▸ PROBLEM REQUIREMENTS
Please reproduce the data below exactly, from the first line through the line containing "There was a solar eruption.", and leave every later line out.

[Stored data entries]
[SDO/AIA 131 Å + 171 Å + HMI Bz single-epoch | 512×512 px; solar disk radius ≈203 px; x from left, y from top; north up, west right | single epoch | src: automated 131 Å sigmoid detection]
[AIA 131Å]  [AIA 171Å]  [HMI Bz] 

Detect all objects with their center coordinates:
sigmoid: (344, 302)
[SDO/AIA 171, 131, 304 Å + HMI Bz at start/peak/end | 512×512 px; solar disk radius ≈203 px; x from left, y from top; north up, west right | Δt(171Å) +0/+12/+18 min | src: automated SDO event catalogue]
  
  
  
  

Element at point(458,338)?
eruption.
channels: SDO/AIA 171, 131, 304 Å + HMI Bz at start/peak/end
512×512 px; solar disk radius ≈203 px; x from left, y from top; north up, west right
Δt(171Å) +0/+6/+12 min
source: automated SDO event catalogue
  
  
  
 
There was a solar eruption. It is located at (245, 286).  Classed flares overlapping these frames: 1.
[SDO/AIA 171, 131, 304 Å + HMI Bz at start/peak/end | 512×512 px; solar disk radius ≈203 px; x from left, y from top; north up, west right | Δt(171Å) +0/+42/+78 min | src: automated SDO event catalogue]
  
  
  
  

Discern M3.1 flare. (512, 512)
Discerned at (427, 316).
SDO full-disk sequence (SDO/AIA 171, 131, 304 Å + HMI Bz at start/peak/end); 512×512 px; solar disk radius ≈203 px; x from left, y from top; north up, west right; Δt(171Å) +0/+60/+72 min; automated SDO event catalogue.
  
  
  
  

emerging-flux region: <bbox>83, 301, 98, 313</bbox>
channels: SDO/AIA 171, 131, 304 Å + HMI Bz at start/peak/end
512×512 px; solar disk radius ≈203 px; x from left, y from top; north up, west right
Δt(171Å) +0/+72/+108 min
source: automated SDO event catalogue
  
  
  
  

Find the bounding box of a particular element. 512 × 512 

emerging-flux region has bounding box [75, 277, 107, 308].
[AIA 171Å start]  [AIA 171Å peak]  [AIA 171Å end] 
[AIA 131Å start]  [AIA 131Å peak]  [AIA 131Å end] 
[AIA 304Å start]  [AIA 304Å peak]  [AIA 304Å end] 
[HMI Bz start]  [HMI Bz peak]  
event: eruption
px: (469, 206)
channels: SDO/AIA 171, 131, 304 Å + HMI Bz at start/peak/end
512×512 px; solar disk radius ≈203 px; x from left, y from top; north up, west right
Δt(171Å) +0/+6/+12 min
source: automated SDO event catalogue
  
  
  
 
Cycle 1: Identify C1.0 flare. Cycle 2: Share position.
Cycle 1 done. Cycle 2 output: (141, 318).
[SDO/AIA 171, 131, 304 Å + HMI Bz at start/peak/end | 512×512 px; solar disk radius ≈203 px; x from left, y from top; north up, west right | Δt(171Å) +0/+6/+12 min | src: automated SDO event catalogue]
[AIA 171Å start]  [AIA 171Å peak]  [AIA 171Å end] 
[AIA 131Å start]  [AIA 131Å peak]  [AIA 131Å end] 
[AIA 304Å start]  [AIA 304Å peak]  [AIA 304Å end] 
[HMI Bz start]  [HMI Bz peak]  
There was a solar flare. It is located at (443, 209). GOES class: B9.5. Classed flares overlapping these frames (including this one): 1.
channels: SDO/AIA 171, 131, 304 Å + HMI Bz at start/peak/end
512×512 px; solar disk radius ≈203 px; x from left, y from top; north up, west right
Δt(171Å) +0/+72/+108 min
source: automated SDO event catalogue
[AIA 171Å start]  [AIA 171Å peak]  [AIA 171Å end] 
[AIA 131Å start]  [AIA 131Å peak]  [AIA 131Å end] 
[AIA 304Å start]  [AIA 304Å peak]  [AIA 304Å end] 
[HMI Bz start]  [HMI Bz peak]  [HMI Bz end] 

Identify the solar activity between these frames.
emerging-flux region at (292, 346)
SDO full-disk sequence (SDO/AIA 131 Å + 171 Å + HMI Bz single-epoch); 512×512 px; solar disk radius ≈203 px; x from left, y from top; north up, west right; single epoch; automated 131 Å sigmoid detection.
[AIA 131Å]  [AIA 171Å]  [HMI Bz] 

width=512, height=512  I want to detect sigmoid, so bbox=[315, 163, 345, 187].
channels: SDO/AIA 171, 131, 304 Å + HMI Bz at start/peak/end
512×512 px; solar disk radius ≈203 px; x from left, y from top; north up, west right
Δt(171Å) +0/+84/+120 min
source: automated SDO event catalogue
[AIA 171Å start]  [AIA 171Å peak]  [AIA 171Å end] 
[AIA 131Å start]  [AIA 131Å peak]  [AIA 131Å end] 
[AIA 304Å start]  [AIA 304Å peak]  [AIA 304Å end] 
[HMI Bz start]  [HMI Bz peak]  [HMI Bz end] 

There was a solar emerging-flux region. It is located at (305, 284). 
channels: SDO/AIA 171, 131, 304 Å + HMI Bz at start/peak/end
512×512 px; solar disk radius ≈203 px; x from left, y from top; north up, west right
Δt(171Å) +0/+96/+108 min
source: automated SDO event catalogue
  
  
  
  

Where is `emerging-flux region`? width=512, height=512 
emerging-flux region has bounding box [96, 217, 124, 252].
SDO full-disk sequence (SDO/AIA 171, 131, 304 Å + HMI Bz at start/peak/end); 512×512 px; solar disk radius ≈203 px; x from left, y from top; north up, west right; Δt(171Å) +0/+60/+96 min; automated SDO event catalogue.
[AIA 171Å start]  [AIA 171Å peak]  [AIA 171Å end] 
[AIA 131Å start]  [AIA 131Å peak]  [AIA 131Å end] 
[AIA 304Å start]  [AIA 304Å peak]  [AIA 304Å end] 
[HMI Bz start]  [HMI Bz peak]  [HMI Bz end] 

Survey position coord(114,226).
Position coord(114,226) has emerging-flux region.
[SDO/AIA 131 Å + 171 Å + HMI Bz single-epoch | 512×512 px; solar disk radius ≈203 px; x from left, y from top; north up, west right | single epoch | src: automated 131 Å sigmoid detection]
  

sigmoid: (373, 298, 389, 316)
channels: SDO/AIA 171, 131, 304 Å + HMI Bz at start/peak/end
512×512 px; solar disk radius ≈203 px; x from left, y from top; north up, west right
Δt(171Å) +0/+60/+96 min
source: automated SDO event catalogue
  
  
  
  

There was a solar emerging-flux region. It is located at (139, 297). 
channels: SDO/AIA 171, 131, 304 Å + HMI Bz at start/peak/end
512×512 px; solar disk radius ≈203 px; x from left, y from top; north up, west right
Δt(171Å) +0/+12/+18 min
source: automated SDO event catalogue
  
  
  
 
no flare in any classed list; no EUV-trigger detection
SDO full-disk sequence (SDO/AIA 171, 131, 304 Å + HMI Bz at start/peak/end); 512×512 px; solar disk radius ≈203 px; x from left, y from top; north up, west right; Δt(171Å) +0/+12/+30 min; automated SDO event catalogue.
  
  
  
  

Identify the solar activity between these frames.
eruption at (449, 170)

▸ RESPONSE AREA
[SDO/AIA 131 Å + 171 Å + HMI Bz single-epoch | 512×512 px; solar disk radius ≈203 px; x from left, y from top; north up, west right | single epoch | src: automated 131 Å sigmoid detection]
[AIA 131Å]  [AIA 171Å]  [HMI Bz] 

Detect all objects with their center coordinates:
sigmoid: (344, 302)
[SDO/AIA 171, 131, 304 Å + HMI Bz at start/peak/end | 512×512 px; solar disk radius ≈203 px; x from left, y from top; north up, west right | Δt(171Å) +0/+12/+18 min | src: automated SDO event catalogue]
  
  
  
  

Element at point(458,338)?
eruption.
channels: SDO/AIA 171, 131, 304 Å + HMI Bz at start/peak/end
512×512 px; solar disk radius ≈203 px; x from left, y from top; north up, west right
Δt(171Å) +0/+6/+12 min
source: automated SDO event catalogue
  
  
  
 
There was a solar eruption. It is located at (245, 286).  Classed flares overlapping these frames: 1.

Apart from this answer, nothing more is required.